• [PROMPT]:
From the motocross interview, print word for word the passage from "I thought nobody" up to and including "that under wraps?".

• [PROVIDED TEXT]:

It may be a bit bold, but I assume most of you reading this have been shaped by motorcycles in one way or another. An apt phrase would be, “Motorcycles defined who I am. It’s my life.” I cannot say any different, as corny or cliché those phrases are.
Motocross has permeated everything I know: my friends, my hobbies and interests outside of the sport, the music I listen to… even the way I think. When the world becomes harsh, confusing, or unsympathetic, I find a familiar position and backtrack towards not only the motorcycle itself, but the rules that surround it. I think about the lessons it taught me and the places I’ve gone because of it… all to help me better understand the world at large.
I thought nobody could appreciate the sport the way I did. That was, until I spoke to Mason Rader.
Discussion includes: Visiting Pastranaland, growing up in small-town North Carolina, GNCC vs. Motocross, finding appreciation for a small spot in a small sport, navigating by map in 2019, Vurb Offroad, and what the next generation of filmmakers might be missing, among other things…
World of Echo: I normally don’t lead with a person’s latest work, but you’ve been doing some cool stuff lately. What brought you out to the Pastranaland compound in Maryland a few weeks back? Or is that under wraps?
Mason Rader: I can’t say much, but it’s a project that the folks at Racer X are cultivating here over the next few months with a couple of riders. It’s something you’ll see within the next month or two, for sure. It’s a cool project, a special project. I think it’s going to be exciting. There’s not much I can say about it, but it is cool, and Travis does ride in it.
That’d be quite the tease if he didn’t!
[laughs] I had some people from my hometown saying things like, “Oh my god, that’s Travis Pastrana’s house! Who are you filming?” I’m like, “…Travis! Who else would I be here for!?” That’s my town in a sentence right there, that’s our intelligence level! [laughs] We’re doing great!
You’re from North Carolina, right?
Yes, I live in a place called Taylorsville, North Carolina. That’s “Taylor – sville.” Usually nobody has heard of it, it’s a pretty small spot on the map, but I like being around here and using it as a home-base. I’m not a full-time nomad.
Taylorsville is small, but is it famous for anything? Any crazy quirk or fun fact?
Not a thing! Taylorsville isn’t boring to me, per se, but if you ask most people around here they’d say there’s not a lot going on. It is a small, boring town, from a historical aspect.
That’s just north of Hickory, NC, right?
Yes, that’s correct. I’m in Hickory a lot because, unless what you need is available at a Walmart, you’re probably not going to get it in Taylorsville.
So how does a guy from small-town North Carolina end up at Travis Pastrana’s pad? Was that your first time to his place? Were you tripping out?
You know, I had never been. Like any other guy my age  though, I grew up watching Nitro Circus on MTV and what not, so to see it all in person was unreal. It still hasn’t sunk in yet, and I’m not sure that it ever will. That was a really cool experience to be able to be there and reflect back on where I’ve come from, and the fact that not only was I invited, but I got to film too. That blows me away.

• [DATASET ROWS]:
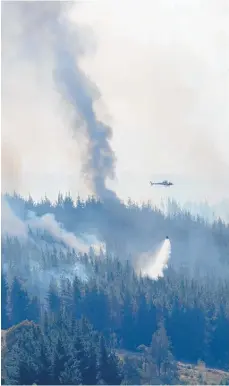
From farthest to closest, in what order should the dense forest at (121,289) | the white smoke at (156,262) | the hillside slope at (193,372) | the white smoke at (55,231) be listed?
the white smoke at (55,231), the white smoke at (156,262), the dense forest at (121,289), the hillside slope at (193,372)

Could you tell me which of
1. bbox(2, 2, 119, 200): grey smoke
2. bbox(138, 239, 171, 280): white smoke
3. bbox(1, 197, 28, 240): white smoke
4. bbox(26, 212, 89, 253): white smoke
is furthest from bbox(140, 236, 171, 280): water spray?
bbox(1, 197, 28, 240): white smoke

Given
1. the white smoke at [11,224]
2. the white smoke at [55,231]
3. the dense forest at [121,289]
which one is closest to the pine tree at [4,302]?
the dense forest at [121,289]

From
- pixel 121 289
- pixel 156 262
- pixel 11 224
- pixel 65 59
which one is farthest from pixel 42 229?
pixel 65 59

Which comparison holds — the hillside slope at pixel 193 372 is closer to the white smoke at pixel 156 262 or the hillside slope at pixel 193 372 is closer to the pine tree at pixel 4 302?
the white smoke at pixel 156 262

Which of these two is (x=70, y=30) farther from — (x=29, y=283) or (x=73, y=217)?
(x=29, y=283)

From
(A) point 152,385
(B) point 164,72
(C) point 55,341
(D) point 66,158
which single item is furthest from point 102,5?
(A) point 152,385

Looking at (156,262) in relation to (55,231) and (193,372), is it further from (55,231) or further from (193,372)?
(193,372)
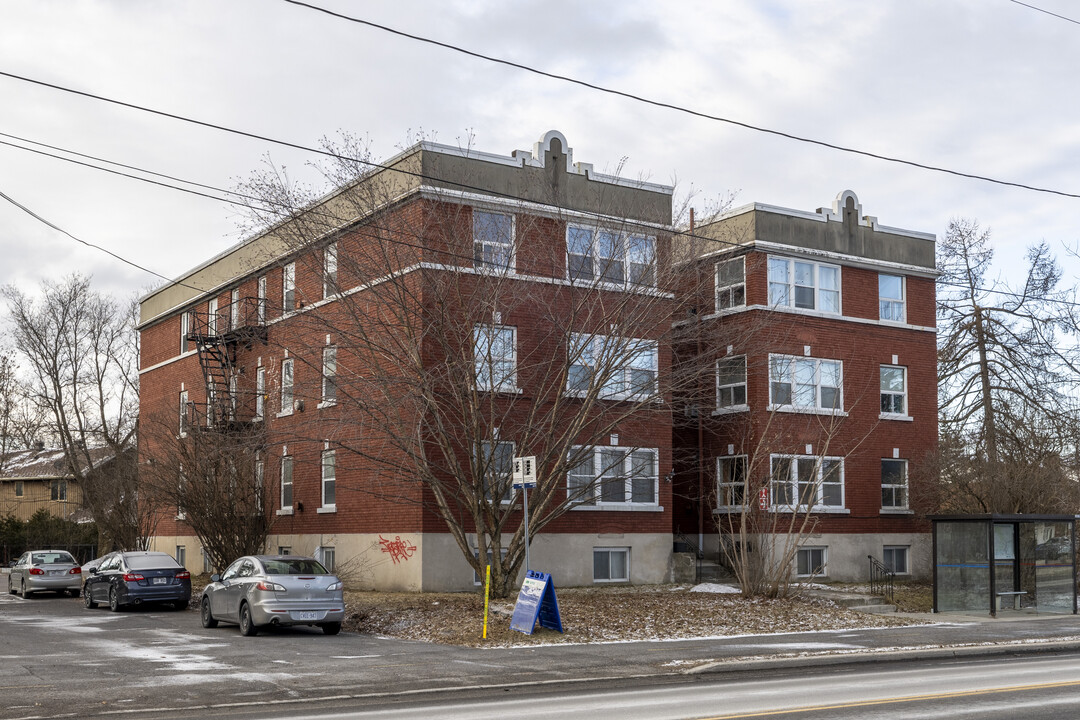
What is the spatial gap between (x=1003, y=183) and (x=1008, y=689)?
11.8 meters

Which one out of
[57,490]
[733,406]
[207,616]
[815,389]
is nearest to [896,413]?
[815,389]

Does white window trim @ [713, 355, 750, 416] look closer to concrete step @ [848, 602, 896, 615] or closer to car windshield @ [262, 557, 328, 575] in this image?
concrete step @ [848, 602, 896, 615]

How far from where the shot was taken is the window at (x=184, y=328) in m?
44.3

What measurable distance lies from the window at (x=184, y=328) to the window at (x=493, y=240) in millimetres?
21656

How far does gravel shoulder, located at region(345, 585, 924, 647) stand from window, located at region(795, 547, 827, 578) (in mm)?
7006

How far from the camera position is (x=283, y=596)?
20.1 metres

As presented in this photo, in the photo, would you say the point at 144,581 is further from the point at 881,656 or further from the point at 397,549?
the point at 881,656

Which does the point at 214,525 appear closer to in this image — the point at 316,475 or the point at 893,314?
the point at 316,475

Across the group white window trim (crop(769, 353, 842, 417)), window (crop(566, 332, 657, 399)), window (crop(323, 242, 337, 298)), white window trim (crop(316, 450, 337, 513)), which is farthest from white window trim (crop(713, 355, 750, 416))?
window (crop(323, 242, 337, 298))

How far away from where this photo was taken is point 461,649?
17.8 metres

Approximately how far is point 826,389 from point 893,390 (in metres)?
3.15

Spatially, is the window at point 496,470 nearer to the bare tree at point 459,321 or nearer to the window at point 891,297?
the bare tree at point 459,321

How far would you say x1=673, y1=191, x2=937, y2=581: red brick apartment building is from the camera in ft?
110

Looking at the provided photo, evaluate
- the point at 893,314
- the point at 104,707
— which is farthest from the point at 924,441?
the point at 104,707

• [THE ANSWER]:
I thought nobody could appreciate the sport the way I did. That was, until I spoke to Mason Rader.
Discussion includes: Visiting Pastranaland, growing up in small-town North Carolina, GNCC vs. Motocross, finding appreciation for a small spot in a small sport, navigating by map in 2019, Vurb Offroad, and what the next generation of filmmakers might be missing, among other things…
World of Echo: I normally don’t lead with a person’s latest work, but you’ve been doing some cool stuff lately. What brought you out to the Pastranaland compound in Maryland a few weeks back? Or is that under wraps?